Prefrontal PV interneurons facilitate attention and are linked to attentional dysfunction in a mouse model of absence epilepsy.

机构信息

Department of Neurology and Neurological Sciences, Stanford University, Stanford, United States.

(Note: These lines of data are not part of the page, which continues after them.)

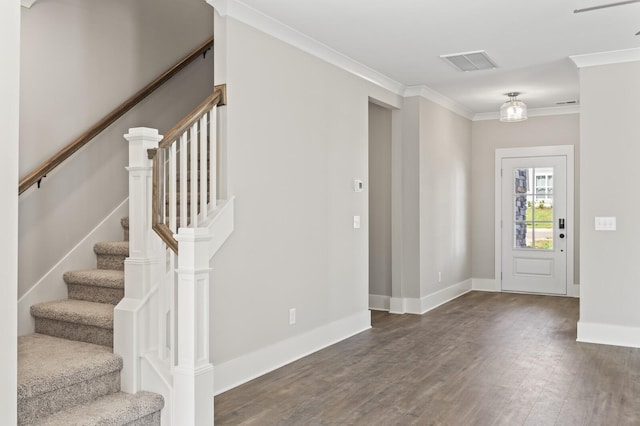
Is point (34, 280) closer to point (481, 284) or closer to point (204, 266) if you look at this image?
point (204, 266)

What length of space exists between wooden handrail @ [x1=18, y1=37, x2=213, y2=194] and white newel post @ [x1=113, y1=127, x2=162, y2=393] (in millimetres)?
876

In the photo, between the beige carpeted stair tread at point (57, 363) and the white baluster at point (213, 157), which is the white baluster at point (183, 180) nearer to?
the white baluster at point (213, 157)

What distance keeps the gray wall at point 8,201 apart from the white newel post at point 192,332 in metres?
0.80

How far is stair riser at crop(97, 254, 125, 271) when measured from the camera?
13.7 feet

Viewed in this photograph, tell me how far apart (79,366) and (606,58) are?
16.6 feet

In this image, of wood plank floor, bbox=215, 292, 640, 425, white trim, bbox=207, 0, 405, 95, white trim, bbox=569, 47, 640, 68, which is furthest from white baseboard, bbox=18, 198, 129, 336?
white trim, bbox=569, 47, 640, 68

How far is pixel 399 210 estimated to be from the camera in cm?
664

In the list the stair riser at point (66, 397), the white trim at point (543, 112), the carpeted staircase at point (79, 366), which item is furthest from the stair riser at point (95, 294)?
the white trim at point (543, 112)

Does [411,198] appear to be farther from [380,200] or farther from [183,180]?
[183,180]

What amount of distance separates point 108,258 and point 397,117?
3797mm

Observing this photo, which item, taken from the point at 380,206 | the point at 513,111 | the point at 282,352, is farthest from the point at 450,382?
the point at 513,111

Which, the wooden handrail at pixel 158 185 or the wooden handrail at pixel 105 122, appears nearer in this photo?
the wooden handrail at pixel 158 185

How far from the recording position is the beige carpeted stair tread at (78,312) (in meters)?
3.41

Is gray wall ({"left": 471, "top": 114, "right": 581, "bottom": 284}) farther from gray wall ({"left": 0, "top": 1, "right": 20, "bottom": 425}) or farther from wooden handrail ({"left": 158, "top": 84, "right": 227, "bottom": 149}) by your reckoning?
gray wall ({"left": 0, "top": 1, "right": 20, "bottom": 425})
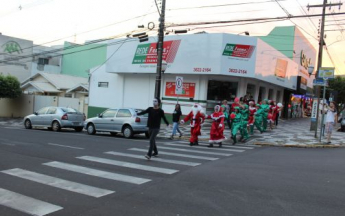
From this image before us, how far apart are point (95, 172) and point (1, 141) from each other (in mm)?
7023

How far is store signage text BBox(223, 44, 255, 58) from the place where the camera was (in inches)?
816

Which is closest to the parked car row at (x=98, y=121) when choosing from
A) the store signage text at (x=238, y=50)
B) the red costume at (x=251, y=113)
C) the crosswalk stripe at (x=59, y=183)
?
the red costume at (x=251, y=113)

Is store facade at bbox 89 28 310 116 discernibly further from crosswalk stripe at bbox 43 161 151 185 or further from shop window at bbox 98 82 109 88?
crosswalk stripe at bbox 43 161 151 185

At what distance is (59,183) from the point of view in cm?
653

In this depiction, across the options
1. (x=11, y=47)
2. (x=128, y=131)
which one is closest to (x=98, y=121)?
(x=128, y=131)

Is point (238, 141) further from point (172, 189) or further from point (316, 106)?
point (172, 189)

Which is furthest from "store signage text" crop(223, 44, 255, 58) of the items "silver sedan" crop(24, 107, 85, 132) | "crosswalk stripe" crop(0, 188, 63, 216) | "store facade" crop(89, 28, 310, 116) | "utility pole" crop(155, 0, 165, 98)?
"crosswalk stripe" crop(0, 188, 63, 216)

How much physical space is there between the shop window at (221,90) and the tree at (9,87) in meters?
20.3

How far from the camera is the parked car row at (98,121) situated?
15.8 m

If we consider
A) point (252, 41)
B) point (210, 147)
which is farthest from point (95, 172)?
point (252, 41)

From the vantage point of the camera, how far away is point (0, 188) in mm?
6117

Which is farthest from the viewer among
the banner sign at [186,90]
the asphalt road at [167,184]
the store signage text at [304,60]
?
the store signage text at [304,60]

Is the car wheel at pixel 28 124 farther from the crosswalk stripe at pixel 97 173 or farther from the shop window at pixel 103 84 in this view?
the crosswalk stripe at pixel 97 173

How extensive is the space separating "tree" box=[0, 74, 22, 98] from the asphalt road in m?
23.3
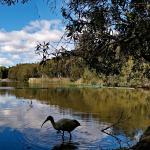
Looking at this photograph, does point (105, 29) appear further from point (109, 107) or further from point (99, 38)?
point (109, 107)

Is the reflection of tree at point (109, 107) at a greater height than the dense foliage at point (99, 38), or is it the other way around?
the dense foliage at point (99, 38)

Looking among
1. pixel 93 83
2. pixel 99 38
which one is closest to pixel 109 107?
pixel 99 38

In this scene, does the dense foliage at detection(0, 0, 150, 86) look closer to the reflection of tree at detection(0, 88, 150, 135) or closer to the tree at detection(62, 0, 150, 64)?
the tree at detection(62, 0, 150, 64)

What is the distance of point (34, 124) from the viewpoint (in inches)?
893

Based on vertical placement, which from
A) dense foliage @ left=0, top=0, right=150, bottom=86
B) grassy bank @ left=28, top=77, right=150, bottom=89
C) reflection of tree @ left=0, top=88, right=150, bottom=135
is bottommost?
reflection of tree @ left=0, top=88, right=150, bottom=135

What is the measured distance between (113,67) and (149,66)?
116cm

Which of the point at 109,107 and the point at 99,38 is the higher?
the point at 99,38

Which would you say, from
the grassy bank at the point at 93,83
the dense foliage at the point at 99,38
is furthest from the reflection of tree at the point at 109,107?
the dense foliage at the point at 99,38

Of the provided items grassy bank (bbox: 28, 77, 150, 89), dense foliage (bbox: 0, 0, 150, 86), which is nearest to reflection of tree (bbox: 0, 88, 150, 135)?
grassy bank (bbox: 28, 77, 150, 89)

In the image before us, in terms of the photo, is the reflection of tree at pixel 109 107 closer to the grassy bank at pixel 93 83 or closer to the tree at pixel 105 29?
the grassy bank at pixel 93 83

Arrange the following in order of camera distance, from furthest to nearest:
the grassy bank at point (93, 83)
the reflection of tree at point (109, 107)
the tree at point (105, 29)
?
1. the reflection of tree at point (109, 107)
2. the grassy bank at point (93, 83)
3. the tree at point (105, 29)

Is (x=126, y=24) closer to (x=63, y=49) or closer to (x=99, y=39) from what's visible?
(x=99, y=39)

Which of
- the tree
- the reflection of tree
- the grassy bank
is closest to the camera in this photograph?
the tree

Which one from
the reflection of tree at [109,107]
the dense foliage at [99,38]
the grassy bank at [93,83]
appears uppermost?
the dense foliage at [99,38]
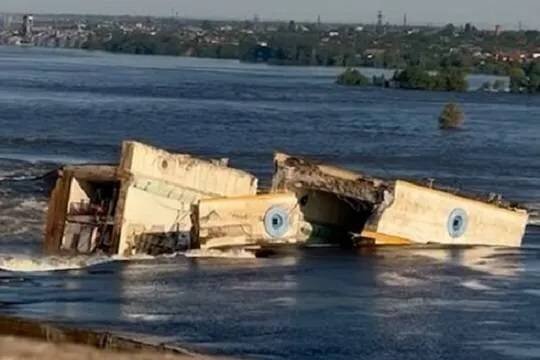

Department of Genetics, Harvard Medical School, Boston, United States.

出版信息

Elife. 2023 Apr 4;12:e78349. doi: 10.7554/eLife.78349.

DOI:10.7554/eLife.78349
PMID:37014118
原文链接:https://pmc.ncbi.nlm.nih.gov/articles/PMC10072875/
Abstract

Absence seizures are characterized by brief periods of unconsciousness accompanied by lapses in motor function that can occur hundreds of times throughout the day. Outside of these frequent moments of unconsciousness, approximately a third of people living with the disorder experience treatment-resistant attention impairments. Convergent evidence suggests prefrontal cortex (PFC) dysfunction may underlie attention impairments in affected patients. To examine this, we use a combination of slice physiology, fiber photometry, electrocorticography (ECoG), optogenetics, and behavior in the mouse model of absence epilepsy. Attention function was measured using a novel visual attention task where a light cue that varied in duration predicted the location of a food reward. In mice, we find altered parvalbumin interneuron (PVIN) output in the medial PFC (mPFC) in vitro and PVIN hypoactivity along with reductions in gamma power during cue presentation in vivo. This was associated with poorer attention performance in mice that could be rescued by gamma-frequency optogenetic stimulation of PVINs. This highlights cue-related PVIN activity as an important mechanism for attention and suggests PVINs may represent a therapeutic target for cognitive comorbidities in absence epilepsy.

摘要

失神发作的特征是短暂的意识丧失,伴有运动功能丧失,这种情况一天可能会发生数百次。除了这些频繁的无意识时刻,大约三分之一患有这种疾病的人会经历治疗抵抗的注意力障碍。汇集的证据表明,前额叶皮层(PFC)功能障碍可能是受影响患者注意力障碍的基础。为了研究这一点,我们在失神性癫痫的小鼠模型中结合使用切片生理学、光纤光度法、皮层电图(ECoG)、光遗传学和行为来研究。使用一种新的视觉注意力任务来测量注意力功能,在该任务中,持续时间不同的光提示预测食物奖励的位置。我们发现,在体外,内侧前额叶皮层(mPFC)中的副交感神经节神经元(PVIN)输出改变,并且在体内提示呈现期间 PVIN 活性降低,伽马功率降低。这与小鼠的注意力表现较差有关,而通过对 PVIN 进行伽马频带光遗传学刺激可以挽救这种情况。这凸显了与提示相关的 PVIN 活性作为注意力的重要机制,并表明 PVIN 可能是失神性癫痫认知共病的治疗靶点。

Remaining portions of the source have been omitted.